Selain sesi pleno, TING XVII juga diramaikan dengan sesi paralel presentasi makalah guru, dosen, dan mahasiswa dari berbagai daerah. Berbagai inovasi pembelajaran berbasis proyek, konteks lokal, serta pemanfaatan teknologi ditampilkan sebagai wujud praktik baik yang dapat direplikasi dan dikembangkan lebih luas.
Salah satu momen penting adalah pengumuman pemenang Lomba Inovasi Pembelajaran dan Kreativitas Mahasiswa Nasional (LIPKMN) 2025 serta EduSpark International Competition (EIC) 2025. Karya-karya unggulan berupa media pembelajaran kreatif, modul digital, proyek kolaboratif lintas disiplin, serta inovasi berbasis AI mendapat apresiasi sebagai bentuk dukungan FKIP UT terhadap lahirnya pendidik muda yang inovatif, adaptif, dan responsif terhadap tantangan zaman.
TING XVII 2025 juga menjadi panggung peluncuran dua buku kolaboratif dosen, mahasiswa, dan alumni FKIP Universitas Terbuka:
- “Project Based Learning in Action: Inovasi Pembelajaran Guru dan Mahasiswa FKIP Universitas Terbuka”, yang mendokumentasikan praktik nyata pembelajaran berbasis proyek, lengkap dengan desain, implementasi, dan refleksi.
- “Nyala Daya Juang Para Guru Bangsa: Kisah Inspiratif Mahasiswa FKIP, Seri 3”, yang memotret perjuangan guru dan mahasiswa UT dalam mengabdi di wilayah pelosok, membangun inovasi, dan menumbuhkan budaya belajar yang humanis dan inklusif.

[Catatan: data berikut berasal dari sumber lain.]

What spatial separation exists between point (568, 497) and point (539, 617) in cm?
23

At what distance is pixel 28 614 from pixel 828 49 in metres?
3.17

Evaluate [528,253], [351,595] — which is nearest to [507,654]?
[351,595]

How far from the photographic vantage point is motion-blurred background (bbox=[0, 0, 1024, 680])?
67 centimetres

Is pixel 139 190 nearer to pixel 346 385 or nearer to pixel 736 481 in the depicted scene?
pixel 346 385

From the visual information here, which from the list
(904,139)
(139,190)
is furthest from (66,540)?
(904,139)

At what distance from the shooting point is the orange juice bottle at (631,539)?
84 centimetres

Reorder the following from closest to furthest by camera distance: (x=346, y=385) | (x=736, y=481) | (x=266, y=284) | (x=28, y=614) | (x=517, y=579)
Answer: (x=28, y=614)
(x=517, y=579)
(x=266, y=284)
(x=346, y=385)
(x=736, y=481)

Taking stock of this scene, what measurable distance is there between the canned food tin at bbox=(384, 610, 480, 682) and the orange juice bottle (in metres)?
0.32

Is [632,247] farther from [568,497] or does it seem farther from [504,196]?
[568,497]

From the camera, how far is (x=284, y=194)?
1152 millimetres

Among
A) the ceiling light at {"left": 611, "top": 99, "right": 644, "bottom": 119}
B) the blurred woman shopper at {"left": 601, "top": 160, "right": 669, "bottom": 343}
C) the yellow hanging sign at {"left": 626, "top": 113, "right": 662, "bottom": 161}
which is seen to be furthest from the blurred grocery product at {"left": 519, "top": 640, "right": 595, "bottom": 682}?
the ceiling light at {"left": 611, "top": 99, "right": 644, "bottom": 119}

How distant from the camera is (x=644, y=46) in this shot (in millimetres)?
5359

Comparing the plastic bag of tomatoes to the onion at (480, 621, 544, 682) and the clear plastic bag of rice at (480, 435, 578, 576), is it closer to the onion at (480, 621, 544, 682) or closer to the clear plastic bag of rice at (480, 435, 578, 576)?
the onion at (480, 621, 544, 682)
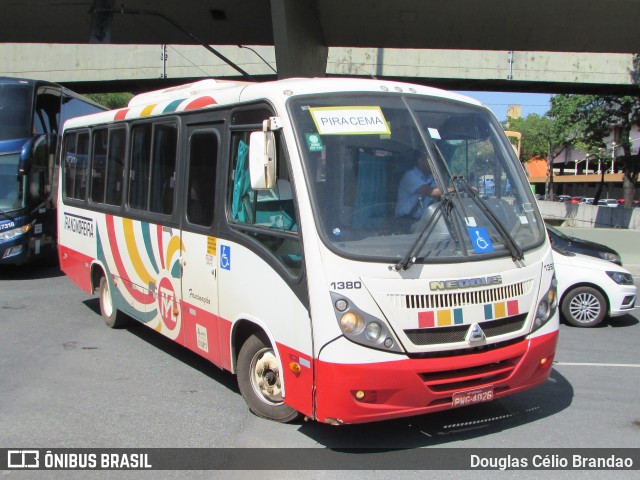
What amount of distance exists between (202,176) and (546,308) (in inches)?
129

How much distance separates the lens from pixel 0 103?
43.1 feet

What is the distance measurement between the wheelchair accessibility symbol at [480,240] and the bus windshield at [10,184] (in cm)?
1114

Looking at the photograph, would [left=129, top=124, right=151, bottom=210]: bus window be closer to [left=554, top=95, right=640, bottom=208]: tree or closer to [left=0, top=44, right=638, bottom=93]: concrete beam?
[left=0, top=44, right=638, bottom=93]: concrete beam

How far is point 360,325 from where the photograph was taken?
427cm

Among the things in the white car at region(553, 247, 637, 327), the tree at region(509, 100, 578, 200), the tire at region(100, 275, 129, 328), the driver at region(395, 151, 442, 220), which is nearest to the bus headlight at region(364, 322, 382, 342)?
the driver at region(395, 151, 442, 220)

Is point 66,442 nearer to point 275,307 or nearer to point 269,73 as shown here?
point 275,307

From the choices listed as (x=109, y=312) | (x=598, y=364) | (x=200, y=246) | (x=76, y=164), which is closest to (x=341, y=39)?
(x=76, y=164)

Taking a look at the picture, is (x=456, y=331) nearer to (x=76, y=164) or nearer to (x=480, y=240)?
(x=480, y=240)

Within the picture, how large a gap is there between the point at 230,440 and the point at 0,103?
1103 centimetres

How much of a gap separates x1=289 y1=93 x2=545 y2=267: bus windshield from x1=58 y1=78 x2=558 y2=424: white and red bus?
0.04ft

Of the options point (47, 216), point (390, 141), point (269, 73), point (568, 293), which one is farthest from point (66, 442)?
point (269, 73)

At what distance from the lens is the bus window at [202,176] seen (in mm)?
5824

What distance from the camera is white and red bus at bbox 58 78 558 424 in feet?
14.2

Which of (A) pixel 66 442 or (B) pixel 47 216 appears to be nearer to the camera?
(A) pixel 66 442
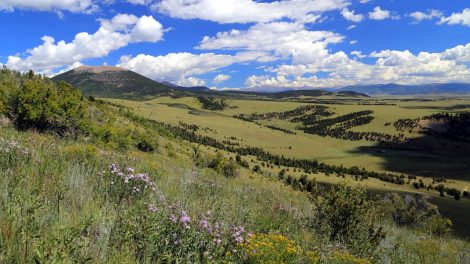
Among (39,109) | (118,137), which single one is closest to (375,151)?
(118,137)

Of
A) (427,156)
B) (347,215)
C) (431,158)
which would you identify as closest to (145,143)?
(347,215)

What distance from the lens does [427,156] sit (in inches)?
4338

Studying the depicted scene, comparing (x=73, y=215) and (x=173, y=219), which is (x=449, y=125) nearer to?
(x=173, y=219)

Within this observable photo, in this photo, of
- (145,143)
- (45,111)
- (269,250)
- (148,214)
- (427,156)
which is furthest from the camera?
(427,156)

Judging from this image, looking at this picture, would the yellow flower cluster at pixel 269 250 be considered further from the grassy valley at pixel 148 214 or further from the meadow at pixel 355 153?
the meadow at pixel 355 153

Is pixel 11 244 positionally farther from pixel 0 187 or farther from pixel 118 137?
pixel 118 137

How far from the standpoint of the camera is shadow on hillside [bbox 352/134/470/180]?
89.6m

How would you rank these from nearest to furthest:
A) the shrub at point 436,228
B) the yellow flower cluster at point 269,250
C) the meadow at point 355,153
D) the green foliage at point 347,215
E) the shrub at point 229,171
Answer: the yellow flower cluster at point 269,250, the green foliage at point 347,215, the shrub at point 436,228, the shrub at point 229,171, the meadow at point 355,153

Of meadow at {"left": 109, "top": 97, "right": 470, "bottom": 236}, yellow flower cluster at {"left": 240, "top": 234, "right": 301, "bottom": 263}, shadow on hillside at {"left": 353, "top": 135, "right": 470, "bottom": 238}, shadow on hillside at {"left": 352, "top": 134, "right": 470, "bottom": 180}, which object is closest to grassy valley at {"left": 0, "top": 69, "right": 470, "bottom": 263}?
yellow flower cluster at {"left": 240, "top": 234, "right": 301, "bottom": 263}

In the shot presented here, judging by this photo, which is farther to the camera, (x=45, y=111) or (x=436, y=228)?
(x=436, y=228)

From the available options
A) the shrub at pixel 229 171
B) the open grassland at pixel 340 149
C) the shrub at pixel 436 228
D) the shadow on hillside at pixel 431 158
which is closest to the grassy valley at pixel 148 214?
the shrub at pixel 436 228

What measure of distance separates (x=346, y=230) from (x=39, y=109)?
1670 centimetres

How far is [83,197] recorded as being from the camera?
5.08 m

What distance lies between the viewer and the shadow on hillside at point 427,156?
294ft
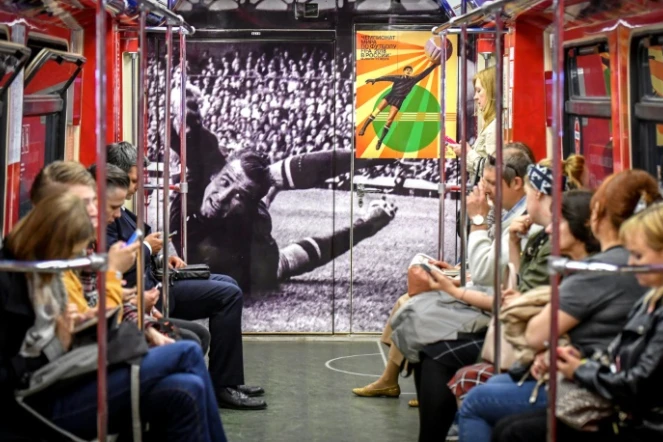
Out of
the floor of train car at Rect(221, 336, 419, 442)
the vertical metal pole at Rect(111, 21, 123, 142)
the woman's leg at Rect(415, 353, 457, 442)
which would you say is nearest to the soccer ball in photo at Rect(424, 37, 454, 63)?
the floor of train car at Rect(221, 336, 419, 442)

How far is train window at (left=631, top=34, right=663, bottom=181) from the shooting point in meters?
4.11

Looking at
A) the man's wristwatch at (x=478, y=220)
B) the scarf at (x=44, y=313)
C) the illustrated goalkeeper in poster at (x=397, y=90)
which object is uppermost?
the illustrated goalkeeper in poster at (x=397, y=90)

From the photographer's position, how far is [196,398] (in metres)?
3.62

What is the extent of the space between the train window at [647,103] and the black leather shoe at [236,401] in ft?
8.63

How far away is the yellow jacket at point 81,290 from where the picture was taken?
3.60m

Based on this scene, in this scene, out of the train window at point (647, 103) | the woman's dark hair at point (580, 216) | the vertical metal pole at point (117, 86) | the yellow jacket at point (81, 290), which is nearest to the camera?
the yellow jacket at point (81, 290)

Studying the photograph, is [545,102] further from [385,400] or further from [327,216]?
[327,216]

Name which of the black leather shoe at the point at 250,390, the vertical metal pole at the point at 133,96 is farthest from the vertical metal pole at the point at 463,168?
the vertical metal pole at the point at 133,96

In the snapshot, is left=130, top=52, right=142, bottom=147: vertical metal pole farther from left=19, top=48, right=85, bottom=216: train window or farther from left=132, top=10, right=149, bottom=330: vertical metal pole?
left=132, top=10, right=149, bottom=330: vertical metal pole

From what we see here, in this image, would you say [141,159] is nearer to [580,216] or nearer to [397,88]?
[580,216]

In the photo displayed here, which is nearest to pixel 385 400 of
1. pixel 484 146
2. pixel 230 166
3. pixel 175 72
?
pixel 484 146

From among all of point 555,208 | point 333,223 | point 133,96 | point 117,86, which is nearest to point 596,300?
point 555,208

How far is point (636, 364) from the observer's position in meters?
3.05

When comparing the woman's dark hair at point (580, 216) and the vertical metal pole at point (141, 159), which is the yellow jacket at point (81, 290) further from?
the woman's dark hair at point (580, 216)
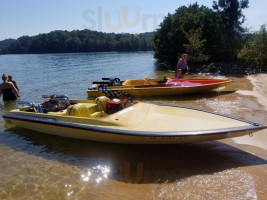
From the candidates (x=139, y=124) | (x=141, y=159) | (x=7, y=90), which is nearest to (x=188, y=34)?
(x=7, y=90)

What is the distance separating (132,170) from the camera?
5.07 metres

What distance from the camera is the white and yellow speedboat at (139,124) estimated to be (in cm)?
509

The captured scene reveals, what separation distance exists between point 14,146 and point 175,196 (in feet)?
15.1

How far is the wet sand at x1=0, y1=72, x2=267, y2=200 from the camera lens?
434cm

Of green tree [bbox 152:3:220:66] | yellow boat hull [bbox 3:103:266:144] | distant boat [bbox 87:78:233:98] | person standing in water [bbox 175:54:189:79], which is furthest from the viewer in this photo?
green tree [bbox 152:3:220:66]

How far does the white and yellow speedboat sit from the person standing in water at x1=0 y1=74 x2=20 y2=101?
16.6 feet

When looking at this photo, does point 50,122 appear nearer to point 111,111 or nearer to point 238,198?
point 111,111

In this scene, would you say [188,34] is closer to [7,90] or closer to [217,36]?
[217,36]

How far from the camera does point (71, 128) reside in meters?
6.13

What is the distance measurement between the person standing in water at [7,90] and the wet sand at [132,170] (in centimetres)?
559

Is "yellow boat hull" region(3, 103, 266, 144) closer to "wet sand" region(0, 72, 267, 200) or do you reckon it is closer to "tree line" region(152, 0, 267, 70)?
"wet sand" region(0, 72, 267, 200)

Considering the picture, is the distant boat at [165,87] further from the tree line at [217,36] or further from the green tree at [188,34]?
the green tree at [188,34]

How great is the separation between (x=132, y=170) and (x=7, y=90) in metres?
9.18

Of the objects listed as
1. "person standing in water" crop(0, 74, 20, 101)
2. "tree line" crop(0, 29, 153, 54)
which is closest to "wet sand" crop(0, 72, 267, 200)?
"person standing in water" crop(0, 74, 20, 101)
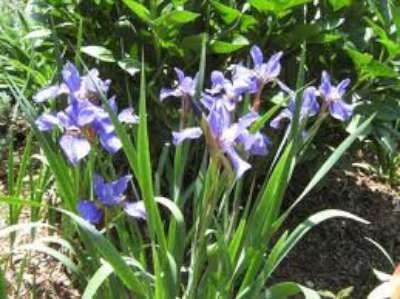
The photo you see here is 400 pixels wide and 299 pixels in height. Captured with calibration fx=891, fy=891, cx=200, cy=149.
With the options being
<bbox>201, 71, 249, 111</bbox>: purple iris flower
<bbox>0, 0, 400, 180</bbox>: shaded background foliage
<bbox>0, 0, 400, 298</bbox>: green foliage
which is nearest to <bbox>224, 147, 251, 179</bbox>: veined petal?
<bbox>201, 71, 249, 111</bbox>: purple iris flower

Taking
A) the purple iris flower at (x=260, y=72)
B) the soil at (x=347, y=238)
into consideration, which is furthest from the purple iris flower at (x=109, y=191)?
the soil at (x=347, y=238)

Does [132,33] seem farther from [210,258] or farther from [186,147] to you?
[210,258]

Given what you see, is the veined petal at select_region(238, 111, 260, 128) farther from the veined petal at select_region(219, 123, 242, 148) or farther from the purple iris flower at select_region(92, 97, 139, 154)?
the purple iris flower at select_region(92, 97, 139, 154)

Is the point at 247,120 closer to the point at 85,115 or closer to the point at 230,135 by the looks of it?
the point at 230,135

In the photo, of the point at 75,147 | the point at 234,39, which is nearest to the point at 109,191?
the point at 75,147

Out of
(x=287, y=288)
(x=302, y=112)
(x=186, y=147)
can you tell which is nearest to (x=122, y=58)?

Peluncuran buku serta penghargaan LIPKMN–EIC menegaskan bahwa TING XVII bukan sekadar seminar, melainkan sebuah ekosistem produksi pengetahuan, refleksi, dan kolaborasi. Melalui gagasan para pakar, arah kebijakan PPG, perspektif etika digital, refleksi pendidikan di era AI, lomba inovasi, hingga peluncuran buku, TING XVII 2025 kembali menegaskan bahwa deep learning bukan hanya tentang pendalaman konsep, tetapi tentang pembangunan peradaban pendidikan yang bermartabat, beretika, dan visioner.
FKIP Universitas Terbuka, bersama para pemangku kepentingan, meneguhkan komitmennya untuk terus melahirkan guru-guru profesional yang mampu membimbing generasi bangsa menjadi pembelajar sepanjang hayat dan warga digital yang bertanggung jawab.